Today, she bought six dozen eggs and hard-boiled them twelve at a time in four separate pots on the stove, three to each. In ten minutes, the whites jellied and the yolk hardened. One year ago, Smith told her she needed to get her act together. That was after she filled the bathtub with Jell-O, to see what it’d feel like. Now she thinks, what a waste. She’s hungry and her tooth aches. She’s cold, the corner of her mouth bleeds; it looks like herpes, but she knows better. She hopes better anyway.
This time a year ago, Smith wiped red goop from behind her ears. Told her to squeeze her eyes shut and blow out her nose. Red snot everywhere. He helped her towel off and made sure the dog, Chester, stopped licking the clogged drain. Jell-O’s not good for dogs, he explained. Or bathtubs, but he didn’t mention that.
She considered cracking the eggs raw in the tub and climbing in. Egg yolk is supposedly wonderful for hair and her own looks straggled. But she remembered Chester and the choked drain and how the water wouldn’t go down all the way for months, not without returning first, shaded pink and smelling off—the rotten-sweet tang of garbage cans in summer filled to the brim with watermelon rinds, burst tangerines. She can’t stomach the punch of sulfur which is sure to come from eggs; she’s hungry. So.

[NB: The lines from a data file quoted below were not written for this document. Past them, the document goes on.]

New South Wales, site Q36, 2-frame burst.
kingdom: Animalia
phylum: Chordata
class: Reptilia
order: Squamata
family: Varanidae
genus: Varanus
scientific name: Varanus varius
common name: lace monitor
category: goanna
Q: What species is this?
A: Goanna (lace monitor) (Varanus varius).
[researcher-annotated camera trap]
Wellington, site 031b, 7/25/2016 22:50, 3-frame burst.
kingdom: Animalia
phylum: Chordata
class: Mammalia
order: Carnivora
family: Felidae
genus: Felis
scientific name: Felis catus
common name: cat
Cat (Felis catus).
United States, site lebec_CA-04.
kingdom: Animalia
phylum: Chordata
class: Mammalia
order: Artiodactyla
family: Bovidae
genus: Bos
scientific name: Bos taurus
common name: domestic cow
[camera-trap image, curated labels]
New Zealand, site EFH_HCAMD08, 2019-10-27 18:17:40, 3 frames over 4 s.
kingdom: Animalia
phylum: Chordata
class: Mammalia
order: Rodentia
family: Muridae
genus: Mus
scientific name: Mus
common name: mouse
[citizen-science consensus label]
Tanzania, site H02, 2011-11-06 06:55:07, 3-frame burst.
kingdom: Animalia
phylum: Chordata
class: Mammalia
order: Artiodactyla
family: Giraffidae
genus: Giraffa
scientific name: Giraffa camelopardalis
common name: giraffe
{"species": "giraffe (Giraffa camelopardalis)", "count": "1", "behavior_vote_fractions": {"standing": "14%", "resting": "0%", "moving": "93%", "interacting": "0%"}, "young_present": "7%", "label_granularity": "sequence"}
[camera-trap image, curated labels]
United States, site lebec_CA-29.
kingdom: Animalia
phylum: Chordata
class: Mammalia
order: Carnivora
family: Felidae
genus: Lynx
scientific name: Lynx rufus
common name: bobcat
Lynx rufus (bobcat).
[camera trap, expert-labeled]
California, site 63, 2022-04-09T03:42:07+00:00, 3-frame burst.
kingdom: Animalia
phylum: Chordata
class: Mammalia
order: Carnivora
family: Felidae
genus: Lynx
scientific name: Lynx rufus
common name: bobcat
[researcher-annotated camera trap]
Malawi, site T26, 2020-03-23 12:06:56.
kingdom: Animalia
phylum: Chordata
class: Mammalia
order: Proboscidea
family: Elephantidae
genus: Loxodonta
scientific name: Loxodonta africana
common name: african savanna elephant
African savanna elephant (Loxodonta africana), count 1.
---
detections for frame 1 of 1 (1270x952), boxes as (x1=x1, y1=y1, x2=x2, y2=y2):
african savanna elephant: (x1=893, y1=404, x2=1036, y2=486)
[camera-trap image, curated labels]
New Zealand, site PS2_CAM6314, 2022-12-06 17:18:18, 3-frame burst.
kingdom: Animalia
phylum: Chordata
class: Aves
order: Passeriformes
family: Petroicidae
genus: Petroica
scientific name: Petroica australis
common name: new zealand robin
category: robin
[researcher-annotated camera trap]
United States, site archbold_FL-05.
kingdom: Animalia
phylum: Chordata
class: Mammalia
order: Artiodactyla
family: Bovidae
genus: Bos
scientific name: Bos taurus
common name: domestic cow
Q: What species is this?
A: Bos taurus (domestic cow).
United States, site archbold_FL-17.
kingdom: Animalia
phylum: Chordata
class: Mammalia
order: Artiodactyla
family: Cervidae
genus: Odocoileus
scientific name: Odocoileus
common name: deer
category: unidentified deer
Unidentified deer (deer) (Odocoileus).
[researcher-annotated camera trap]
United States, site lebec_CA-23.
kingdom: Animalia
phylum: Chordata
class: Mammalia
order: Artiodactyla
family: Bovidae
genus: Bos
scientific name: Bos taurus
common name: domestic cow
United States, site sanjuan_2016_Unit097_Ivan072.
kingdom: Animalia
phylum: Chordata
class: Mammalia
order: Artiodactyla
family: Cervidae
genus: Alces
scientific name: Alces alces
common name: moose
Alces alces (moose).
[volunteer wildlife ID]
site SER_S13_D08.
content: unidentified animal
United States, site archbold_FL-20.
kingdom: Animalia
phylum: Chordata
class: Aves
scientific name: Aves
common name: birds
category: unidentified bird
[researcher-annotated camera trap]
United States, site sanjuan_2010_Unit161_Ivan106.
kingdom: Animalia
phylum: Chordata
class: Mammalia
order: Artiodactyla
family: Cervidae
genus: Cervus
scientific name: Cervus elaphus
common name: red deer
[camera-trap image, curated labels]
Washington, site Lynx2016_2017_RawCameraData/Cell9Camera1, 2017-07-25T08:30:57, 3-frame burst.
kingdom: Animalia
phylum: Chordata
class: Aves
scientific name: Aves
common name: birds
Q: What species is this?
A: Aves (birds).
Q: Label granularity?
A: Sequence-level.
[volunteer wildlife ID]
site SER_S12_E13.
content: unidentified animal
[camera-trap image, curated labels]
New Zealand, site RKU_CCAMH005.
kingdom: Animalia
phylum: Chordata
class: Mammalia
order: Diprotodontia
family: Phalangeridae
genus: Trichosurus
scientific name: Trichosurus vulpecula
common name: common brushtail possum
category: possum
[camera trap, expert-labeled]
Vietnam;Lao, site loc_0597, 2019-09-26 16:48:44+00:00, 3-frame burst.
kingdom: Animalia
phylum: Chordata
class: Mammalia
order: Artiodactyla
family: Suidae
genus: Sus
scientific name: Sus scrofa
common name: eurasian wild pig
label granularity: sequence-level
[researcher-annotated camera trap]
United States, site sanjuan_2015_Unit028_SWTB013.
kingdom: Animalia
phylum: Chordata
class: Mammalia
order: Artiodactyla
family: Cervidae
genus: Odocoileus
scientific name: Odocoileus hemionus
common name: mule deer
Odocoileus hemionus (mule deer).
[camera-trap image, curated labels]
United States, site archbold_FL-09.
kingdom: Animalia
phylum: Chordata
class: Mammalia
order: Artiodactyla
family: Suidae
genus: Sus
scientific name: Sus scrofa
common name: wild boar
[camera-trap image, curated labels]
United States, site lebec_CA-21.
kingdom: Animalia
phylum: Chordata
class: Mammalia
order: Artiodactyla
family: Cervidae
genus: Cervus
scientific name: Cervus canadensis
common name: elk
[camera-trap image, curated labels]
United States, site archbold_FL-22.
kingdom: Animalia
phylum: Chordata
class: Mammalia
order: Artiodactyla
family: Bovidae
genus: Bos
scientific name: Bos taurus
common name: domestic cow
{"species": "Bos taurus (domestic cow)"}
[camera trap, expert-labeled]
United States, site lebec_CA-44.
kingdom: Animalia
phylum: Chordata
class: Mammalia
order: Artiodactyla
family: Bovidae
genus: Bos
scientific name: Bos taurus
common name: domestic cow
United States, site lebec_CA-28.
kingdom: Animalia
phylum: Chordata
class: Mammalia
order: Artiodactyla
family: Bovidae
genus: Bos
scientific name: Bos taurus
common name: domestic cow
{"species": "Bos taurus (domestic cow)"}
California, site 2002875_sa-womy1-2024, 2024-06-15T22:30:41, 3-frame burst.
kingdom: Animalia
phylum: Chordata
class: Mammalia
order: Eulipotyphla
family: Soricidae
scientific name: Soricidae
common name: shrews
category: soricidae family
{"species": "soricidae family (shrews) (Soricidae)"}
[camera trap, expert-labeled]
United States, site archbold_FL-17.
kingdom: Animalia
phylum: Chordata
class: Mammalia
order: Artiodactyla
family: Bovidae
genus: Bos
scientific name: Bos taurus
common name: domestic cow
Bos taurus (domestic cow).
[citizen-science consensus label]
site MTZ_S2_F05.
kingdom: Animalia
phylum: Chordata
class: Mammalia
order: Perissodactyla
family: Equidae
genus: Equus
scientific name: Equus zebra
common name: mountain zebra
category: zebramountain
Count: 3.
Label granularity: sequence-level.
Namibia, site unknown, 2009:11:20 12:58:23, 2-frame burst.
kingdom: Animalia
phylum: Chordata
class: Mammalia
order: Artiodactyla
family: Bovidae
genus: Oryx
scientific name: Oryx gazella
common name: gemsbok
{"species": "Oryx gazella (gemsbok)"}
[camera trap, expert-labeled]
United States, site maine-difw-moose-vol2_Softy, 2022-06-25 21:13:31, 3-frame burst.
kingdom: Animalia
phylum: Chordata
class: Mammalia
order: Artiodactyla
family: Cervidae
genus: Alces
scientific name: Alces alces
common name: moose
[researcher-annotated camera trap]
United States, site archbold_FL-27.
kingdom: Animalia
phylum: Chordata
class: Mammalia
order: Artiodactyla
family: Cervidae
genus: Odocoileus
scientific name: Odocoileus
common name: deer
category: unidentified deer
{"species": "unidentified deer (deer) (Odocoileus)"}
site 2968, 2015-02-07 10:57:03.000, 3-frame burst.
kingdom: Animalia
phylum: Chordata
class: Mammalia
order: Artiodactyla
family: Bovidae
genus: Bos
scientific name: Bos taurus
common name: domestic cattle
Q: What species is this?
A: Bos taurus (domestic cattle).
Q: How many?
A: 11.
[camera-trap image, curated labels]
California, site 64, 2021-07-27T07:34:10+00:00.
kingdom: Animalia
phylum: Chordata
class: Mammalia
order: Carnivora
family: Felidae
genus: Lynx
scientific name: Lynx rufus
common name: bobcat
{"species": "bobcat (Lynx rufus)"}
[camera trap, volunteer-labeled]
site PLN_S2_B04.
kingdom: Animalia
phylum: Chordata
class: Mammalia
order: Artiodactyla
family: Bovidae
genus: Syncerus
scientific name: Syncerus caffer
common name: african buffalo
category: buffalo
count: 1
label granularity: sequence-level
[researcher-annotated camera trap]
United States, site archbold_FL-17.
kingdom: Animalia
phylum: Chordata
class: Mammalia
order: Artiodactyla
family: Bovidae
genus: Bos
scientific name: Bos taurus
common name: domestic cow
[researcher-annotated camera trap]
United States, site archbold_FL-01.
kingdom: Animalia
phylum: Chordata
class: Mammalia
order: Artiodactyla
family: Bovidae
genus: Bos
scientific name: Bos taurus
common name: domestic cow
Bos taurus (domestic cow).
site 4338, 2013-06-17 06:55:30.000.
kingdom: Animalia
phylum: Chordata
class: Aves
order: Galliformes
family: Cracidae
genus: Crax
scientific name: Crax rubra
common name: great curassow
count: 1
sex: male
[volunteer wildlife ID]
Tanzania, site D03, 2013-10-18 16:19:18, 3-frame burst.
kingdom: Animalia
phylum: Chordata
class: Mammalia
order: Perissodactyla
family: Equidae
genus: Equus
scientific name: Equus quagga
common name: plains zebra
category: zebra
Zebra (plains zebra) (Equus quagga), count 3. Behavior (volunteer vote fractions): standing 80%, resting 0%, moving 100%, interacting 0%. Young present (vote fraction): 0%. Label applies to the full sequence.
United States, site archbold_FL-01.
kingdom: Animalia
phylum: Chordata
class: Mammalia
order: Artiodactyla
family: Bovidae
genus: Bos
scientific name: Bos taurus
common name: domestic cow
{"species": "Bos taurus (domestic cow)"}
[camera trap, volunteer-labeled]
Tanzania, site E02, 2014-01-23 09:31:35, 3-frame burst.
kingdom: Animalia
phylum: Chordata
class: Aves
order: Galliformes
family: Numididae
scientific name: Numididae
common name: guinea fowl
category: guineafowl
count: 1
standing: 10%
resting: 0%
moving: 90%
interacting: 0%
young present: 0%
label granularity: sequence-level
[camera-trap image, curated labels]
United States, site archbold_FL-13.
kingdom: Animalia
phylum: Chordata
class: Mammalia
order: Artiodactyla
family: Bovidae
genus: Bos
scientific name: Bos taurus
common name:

It’s satisfying peeling them. They’re warm, supple. She bites into her first egg slowly, like kissing. The outside is smooth and moist like skin and she thinks of Smith, of his mouth on hers, his tongue forcing through and licking out Jell-O. Her tongue licks the ball of the egg, her teeth slice down. The uneaten half glares up from her palm like an eye. She licks her lips and catches a fresh spill of blood at the corner there, where the sore is.